Intrauterine devices (IUDs) appear to be a safe and effective contraceptive option for women with HIV infection.^[81] Although studies have focused primarily on non-hormone-containing IUDs (e.g., copper IUD), several small studies have also found levonorgestrel-releasing IUDs to be safe and not associated with increased genital tract shedding of HIV.^[82]
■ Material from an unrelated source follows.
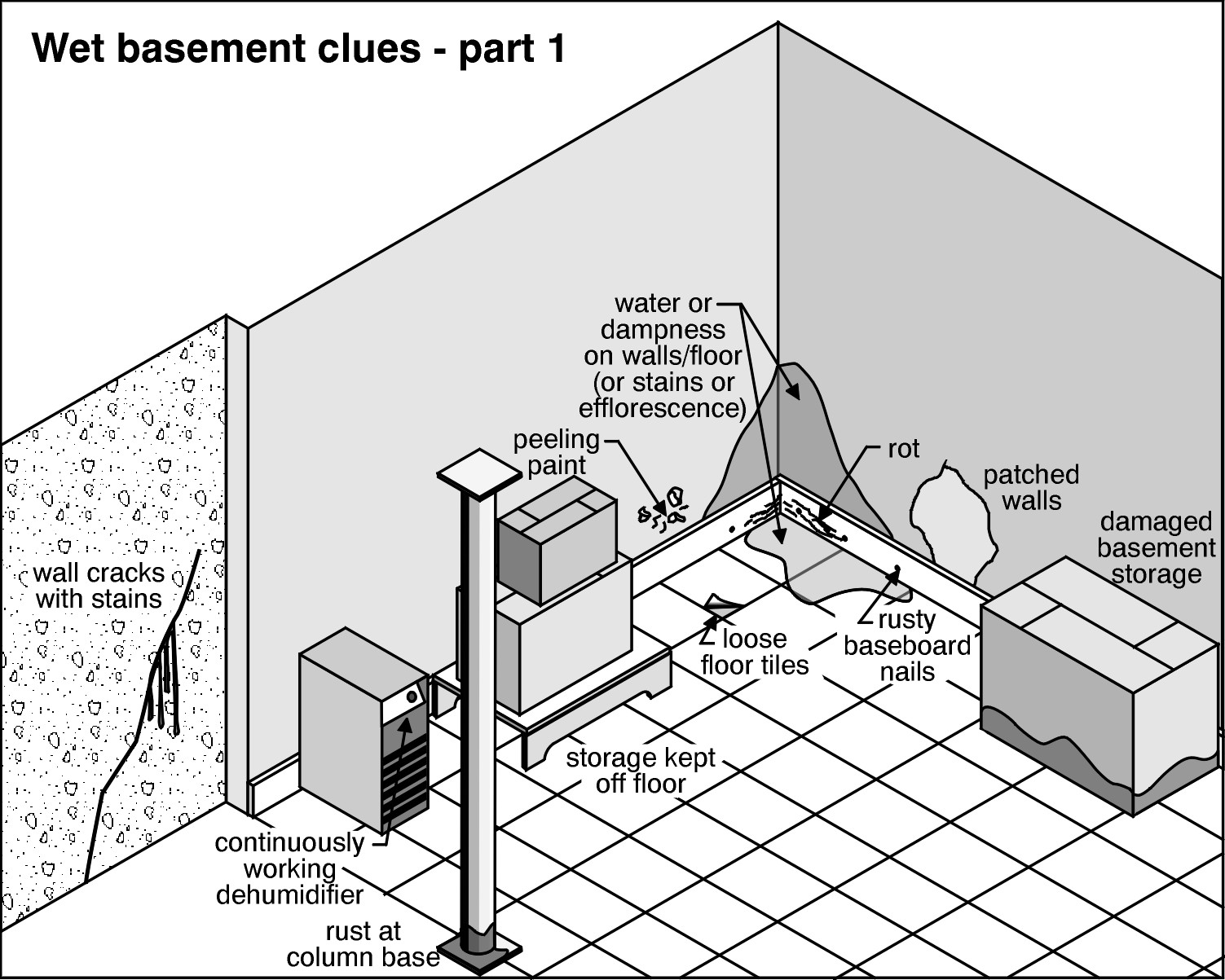 Common Complaints Damp Basement Real Home Energy Solutions - Damp basement walls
Approach to pregnancy in women with HIV infection

See HIV and Pregnancy chapter

HIV infection in children

Most HIV-specialist clinicians in Australia will rarely, if ever, face the multiple challenges of managing an infant or young child with HIV infection. Ideally management should be directed by a clinician with experience in this area. The recognition of a number of diﬀerences in HIV infection between adults and children has led to some speciﬁc recommendations in paediatric practice. The US guidelines for the use of antiretroviral agents in paediatric HIV infection provide a comprehensive summary of management issues.^[83] Speciﬁc considerations in the management of the child with HIV infection include:

Perinatal transmission (i.e. known time of infection and immature immune system)
In utero, intrapartum and postpartum exposure to zidovudine and other antiretroviral drugs
Use of virological assays for diagnosis in infants aged under 18 months
Diﬀerences in monitoring infection and threshold for therapy due to diﬀerences in CD4 cell counts, virological responses and clinical progression
Changes in drug metabolism and clearance with age
Issues of adherence to therapy, especially in adolescents.
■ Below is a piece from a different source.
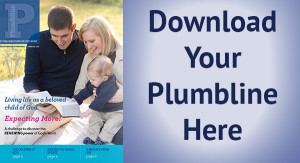 Plumbline-download
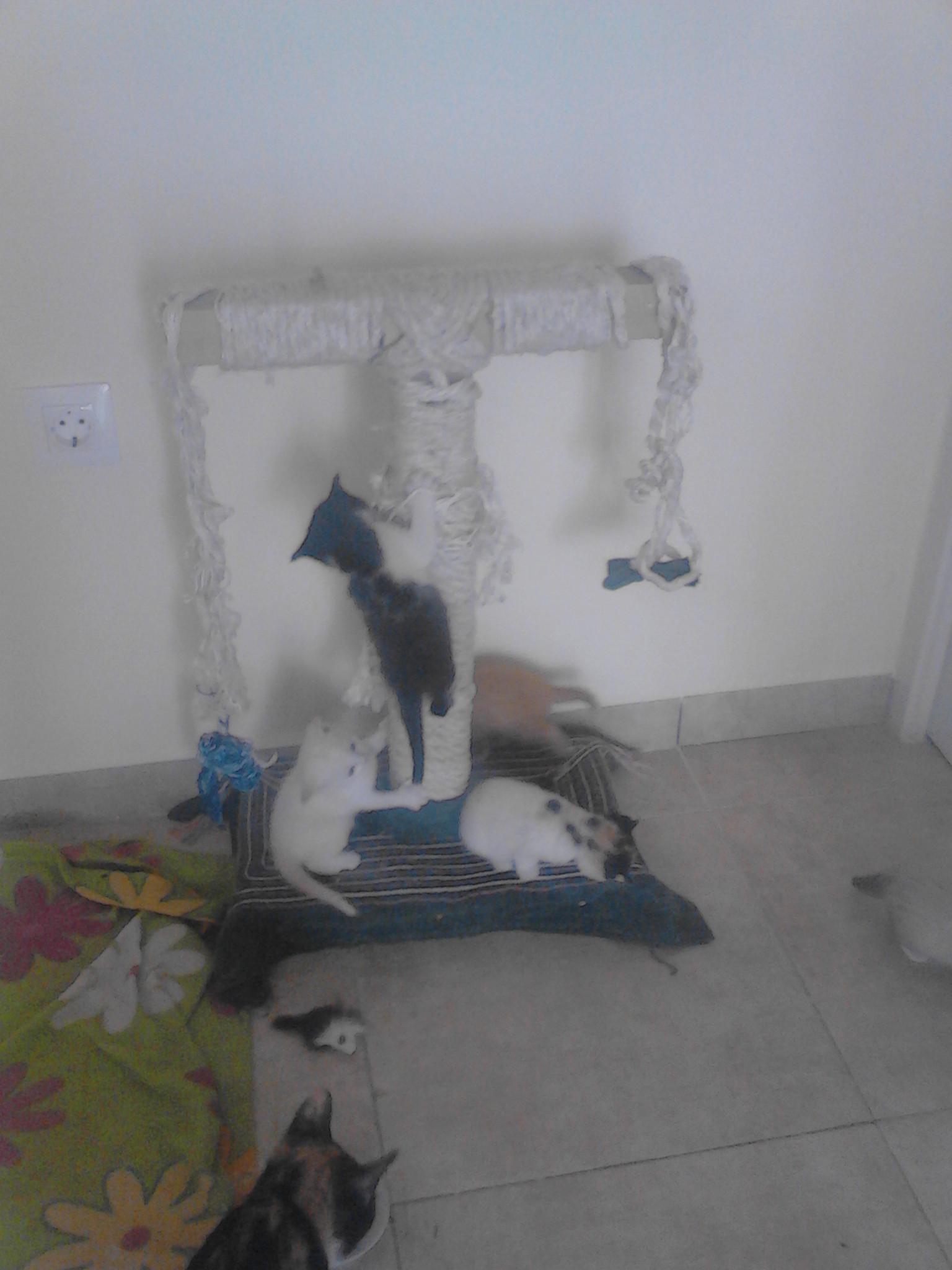 Чем обработать диван от кота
Clinical progression in children

HIV infection in children is markedly more aggressive. One quarter of children who acquire HIV infection by vertical transmission progress to AIDS within the ﬁrst year (rapid progressors), and the remainder progress to AIDS over 5 years (slow progressors). Typical early signs include candidiasis, lymphadenopathy, hepatomegaly, splenomegaly and growth impairment. Common opportunistic infections include Pneumocystis jirovecii pneumonia, fungal infections, bacterial infections (particularly with encapsulated bacteria), mycobacterial infection and recurrent herpes zoster. The progression risk at given CD4 cell count levels in children over 5 years of age equate to that of adults. Due to the risk of rapid clinical progression, ART is recommended for all infants with HIV infection aged less than 12 months.^[84]

CD4 cell count in children

Children naturally have considerably higher and more variable CD4 cell counts than adults. As a result, the CD4 cell thresholds used to gauge the risk of opportunistic infection and progression have been adapted to the immunological development of infants and children with HIV infection. In addition, in children under the age of 6 years, CD4 cell percentage is more reliable than CD4 cell count.
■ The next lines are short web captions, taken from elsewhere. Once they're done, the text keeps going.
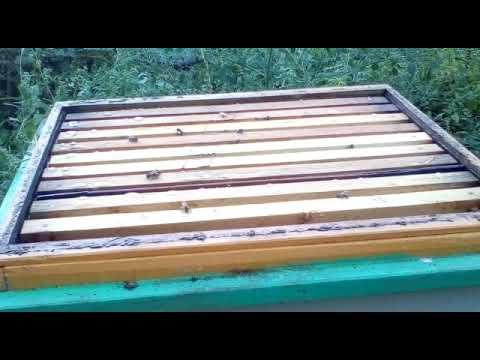 Результат обработки пчел от клеща препаратом Аква-Фло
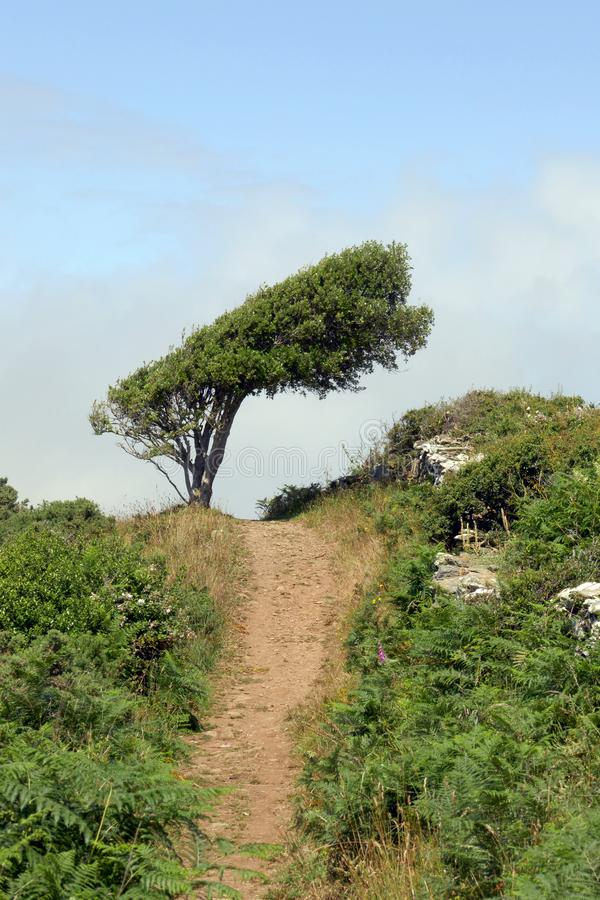 Coastal Path, South Devon. This is a section of the coastal path between East Portlemouth and Gara Rock near Salcombe in Devon, southern England, UK, with an stock photography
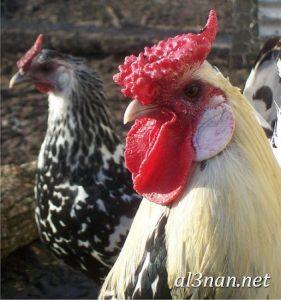 صور دجاج رمزيات و خلفيات فراخ بانواعها 00243 281x300 صور دجاج رمزيات و خلفيات فراخ بانواعها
Plasma HIV RNA in children

In infants who acquire HIV perinatally, the mean plasma HIV RNA level in the ﬁrst year of life is 185,000 copies/mL, while rapid progression and death has been predicted by plasma HIV RNA > 299,000 copies/mL. There may be overlap in levels between those who progress rapidly versus slowly. Regardless of plasma HIV RNA level, a CD4 cell count of less than 15% is highly predictive of disease progression and death.

Antiretroviral drug treatment recommendations in children

Speciﬁc recommendations regarding therapy initiation in children are summarised in Table 2. Regardless of the manufacturers recommendations, the current US guidelines state that all antiretroviral agents approved for use in adults may be considered in children.

Table 2. Indications for initiation of antiretroviral therapy in children with HIV infection^[85]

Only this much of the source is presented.